China had completed four consecutive national human rights action plans as of last year. It released its fifth, the National Human Rights Action Plan of China (2026-30), at the 2026 Forum on Global Human Rights Governance in Beijing on Thursday.

The action plan aims to ensure that the principal position of the people is respected and the people's fundamental interests are safeguarded. It will also promote social fairness and justice and ensure that the fruits of modernization benefit all people fairly.

Human rights are meaningful only when translated into concrete outcomes. The right to education is reflected in school enrolment. The right to health is measured through access to healthcare and life expectancy. The right to development is demonstrated by poverty reduction, rising incomes and expanding opportunities.

This philosophy is embedded in the newly released action plan and, more broadly, in the country's 15th Five-Year Plan (2026-30). Human rights are not treated as a separate policy silo. They are woven into economic development, social welfare, environmental protection, technological governance and public administration. The result is a comprehensive framework in which human-rights objectives become part of the system of State planning and implementation.

The action plan assigns responsibilities, establishes benchmarks, fixes deadlines and holds institutions accountable for implementation. It includes goals relating to healthcare, education, social security, environmental quality and protections for vulnerable groups. It also expands into newer territory, including artificial intelligence governance, data protection and digital inclusion. In other words, Beijing is attempting to update its human-rights framework to match the realities of a society being transformed by technology and demographic change, using high-tech to facilitate the improvement of human rights conditions.

The practical achievements that have accompanied the country's development over recent decades are a contribution to the global human rights cause. The elimination of absolute rural poverty, the construction of the world's largest social security and healthcare systems, and the dramatic expansion of educational opportunities have altered the lives of hundreds of millions of people.

* WORK TO BE COMPLETED
Pick up the excerpt on China's 2026-30 human rights action plan and carry it forward from its last sentence. The items after this point come from a separate source.

* DATA LINES
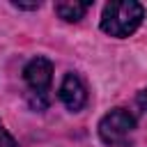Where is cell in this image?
<instances>
[{"label": "cell", "instance_id": "obj_1", "mask_svg": "<svg viewBox=\"0 0 147 147\" xmlns=\"http://www.w3.org/2000/svg\"><path fill=\"white\" fill-rule=\"evenodd\" d=\"M145 18V7L136 0H115L103 5L101 11V30L110 37L124 39L133 34Z\"/></svg>", "mask_w": 147, "mask_h": 147}, {"label": "cell", "instance_id": "obj_2", "mask_svg": "<svg viewBox=\"0 0 147 147\" xmlns=\"http://www.w3.org/2000/svg\"><path fill=\"white\" fill-rule=\"evenodd\" d=\"M23 80L28 87V101L34 110H44L51 103V83H53V62L48 57H32L23 67Z\"/></svg>", "mask_w": 147, "mask_h": 147}, {"label": "cell", "instance_id": "obj_3", "mask_svg": "<svg viewBox=\"0 0 147 147\" xmlns=\"http://www.w3.org/2000/svg\"><path fill=\"white\" fill-rule=\"evenodd\" d=\"M136 131V117L126 108H113L99 119V138L110 147H126Z\"/></svg>", "mask_w": 147, "mask_h": 147}, {"label": "cell", "instance_id": "obj_4", "mask_svg": "<svg viewBox=\"0 0 147 147\" xmlns=\"http://www.w3.org/2000/svg\"><path fill=\"white\" fill-rule=\"evenodd\" d=\"M57 96H60V101L67 106V110L78 113V110H83V106L87 103V87H85V83H83V78H80L78 74L69 71V74H64V78H62V83H60Z\"/></svg>", "mask_w": 147, "mask_h": 147}, {"label": "cell", "instance_id": "obj_5", "mask_svg": "<svg viewBox=\"0 0 147 147\" xmlns=\"http://www.w3.org/2000/svg\"><path fill=\"white\" fill-rule=\"evenodd\" d=\"M90 9V2H78V0H64V2H55V14L67 21V23H76L85 16V11Z\"/></svg>", "mask_w": 147, "mask_h": 147}, {"label": "cell", "instance_id": "obj_6", "mask_svg": "<svg viewBox=\"0 0 147 147\" xmlns=\"http://www.w3.org/2000/svg\"><path fill=\"white\" fill-rule=\"evenodd\" d=\"M0 147H18V142L14 140V136L5 129V124L0 122Z\"/></svg>", "mask_w": 147, "mask_h": 147}, {"label": "cell", "instance_id": "obj_7", "mask_svg": "<svg viewBox=\"0 0 147 147\" xmlns=\"http://www.w3.org/2000/svg\"><path fill=\"white\" fill-rule=\"evenodd\" d=\"M136 103H138V108H140V110H147V87L138 92V96H136Z\"/></svg>", "mask_w": 147, "mask_h": 147}, {"label": "cell", "instance_id": "obj_8", "mask_svg": "<svg viewBox=\"0 0 147 147\" xmlns=\"http://www.w3.org/2000/svg\"><path fill=\"white\" fill-rule=\"evenodd\" d=\"M11 5L18 7V9H39L41 7V2H18V0H14Z\"/></svg>", "mask_w": 147, "mask_h": 147}]
</instances>
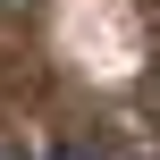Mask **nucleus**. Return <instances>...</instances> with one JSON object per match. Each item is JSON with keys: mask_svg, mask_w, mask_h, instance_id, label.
<instances>
[{"mask_svg": "<svg viewBox=\"0 0 160 160\" xmlns=\"http://www.w3.org/2000/svg\"><path fill=\"white\" fill-rule=\"evenodd\" d=\"M0 160H42V143H0Z\"/></svg>", "mask_w": 160, "mask_h": 160, "instance_id": "obj_1", "label": "nucleus"}]
</instances>
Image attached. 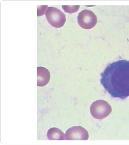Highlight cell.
<instances>
[{"label":"cell","mask_w":129,"mask_h":145,"mask_svg":"<svg viewBox=\"0 0 129 145\" xmlns=\"http://www.w3.org/2000/svg\"><path fill=\"white\" fill-rule=\"evenodd\" d=\"M48 139L50 140H64L63 133L60 130L56 127L50 129L47 132Z\"/></svg>","instance_id":"6"},{"label":"cell","mask_w":129,"mask_h":145,"mask_svg":"<svg viewBox=\"0 0 129 145\" xmlns=\"http://www.w3.org/2000/svg\"><path fill=\"white\" fill-rule=\"evenodd\" d=\"M78 24L82 28L89 30L92 28L96 25L97 17L91 10H84L78 14Z\"/></svg>","instance_id":"3"},{"label":"cell","mask_w":129,"mask_h":145,"mask_svg":"<svg viewBox=\"0 0 129 145\" xmlns=\"http://www.w3.org/2000/svg\"><path fill=\"white\" fill-rule=\"evenodd\" d=\"M101 76V84L113 97L123 99L129 97V61L110 63Z\"/></svg>","instance_id":"1"},{"label":"cell","mask_w":129,"mask_h":145,"mask_svg":"<svg viewBox=\"0 0 129 145\" xmlns=\"http://www.w3.org/2000/svg\"><path fill=\"white\" fill-rule=\"evenodd\" d=\"M48 6H41L38 7L37 10V16H41L45 14V12L47 10Z\"/></svg>","instance_id":"8"},{"label":"cell","mask_w":129,"mask_h":145,"mask_svg":"<svg viewBox=\"0 0 129 145\" xmlns=\"http://www.w3.org/2000/svg\"><path fill=\"white\" fill-rule=\"evenodd\" d=\"M46 16L48 21L53 27L59 28L63 27L66 22L65 15L56 8L49 7L46 10Z\"/></svg>","instance_id":"2"},{"label":"cell","mask_w":129,"mask_h":145,"mask_svg":"<svg viewBox=\"0 0 129 145\" xmlns=\"http://www.w3.org/2000/svg\"><path fill=\"white\" fill-rule=\"evenodd\" d=\"M80 6H62V8L66 13L72 14L78 11Z\"/></svg>","instance_id":"7"},{"label":"cell","mask_w":129,"mask_h":145,"mask_svg":"<svg viewBox=\"0 0 129 145\" xmlns=\"http://www.w3.org/2000/svg\"><path fill=\"white\" fill-rule=\"evenodd\" d=\"M84 133L83 128L80 126L71 127L66 131V139L67 140L82 139L84 138Z\"/></svg>","instance_id":"5"},{"label":"cell","mask_w":129,"mask_h":145,"mask_svg":"<svg viewBox=\"0 0 129 145\" xmlns=\"http://www.w3.org/2000/svg\"><path fill=\"white\" fill-rule=\"evenodd\" d=\"M50 79V71L44 67L37 68V86L43 87L48 83Z\"/></svg>","instance_id":"4"}]
</instances>
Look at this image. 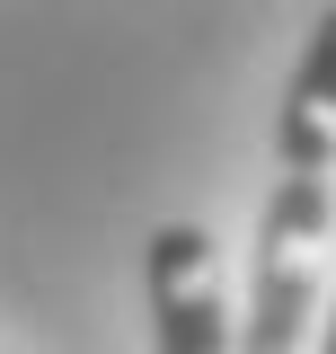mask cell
Returning <instances> with one entry per match:
<instances>
[{"label": "cell", "instance_id": "obj_1", "mask_svg": "<svg viewBox=\"0 0 336 354\" xmlns=\"http://www.w3.org/2000/svg\"><path fill=\"white\" fill-rule=\"evenodd\" d=\"M328 239H336V0L319 9L310 53L274 106V195L256 213L239 354H310L319 292H328Z\"/></svg>", "mask_w": 336, "mask_h": 354}, {"label": "cell", "instance_id": "obj_2", "mask_svg": "<svg viewBox=\"0 0 336 354\" xmlns=\"http://www.w3.org/2000/svg\"><path fill=\"white\" fill-rule=\"evenodd\" d=\"M142 301H151L160 354H239L221 248H212L204 221H160V230L142 239Z\"/></svg>", "mask_w": 336, "mask_h": 354}, {"label": "cell", "instance_id": "obj_3", "mask_svg": "<svg viewBox=\"0 0 336 354\" xmlns=\"http://www.w3.org/2000/svg\"><path fill=\"white\" fill-rule=\"evenodd\" d=\"M310 354H336V274H328V292H319V328H310Z\"/></svg>", "mask_w": 336, "mask_h": 354}]
</instances>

* RESPONSE TO THIS TASK
Indeed, many first-time foreign visitors to China come away struck not by the things that dominate some Western media coverage but by something far more mundane: public safety, efficient infrastructure, digital convenience and the accessibility of public services. These outcomes did not emerge by accident. They are the cumulative product of scientific planning and long-term down-to-earth hard work following the people-first principle. The human-rights action plans are one component of that broader ecosystem.

The 2026 Forum on Global Human Rights Governance took place at a moment when the global human-rights agenda is increasingly entangled with geopolitical rivalry. Human rights have been weaponized by some Western countries, their allegations targeting some countries while the violations of allies are ignored or downplayed.

The world has witnessed more than its share of humanitarian crises instigated by these self-proclaimed human rights "champions".

China rejects this approach, prioritizing cooperation over confrontation. From Beijing's perspective, development remains the most urgent human rights issue for large parts of the world and human rights should be a field for mutual learning, practical cooperation and shared progress.

There is no single universal model for advancing human rights. In an era of widening inequality, technological disruption and geopolitical fragmentation, it is not who talks most passionately about human rights but who can produce measurable progress that is the real driver of the human rights cause.

China's new action plan demonstrates that for Beijing progress is achieved through concrete actions and tangible results. It serves as a broader response to the world, underscoring the need for an improved global human rights governance system that is fairer, more equitable and more inclusive.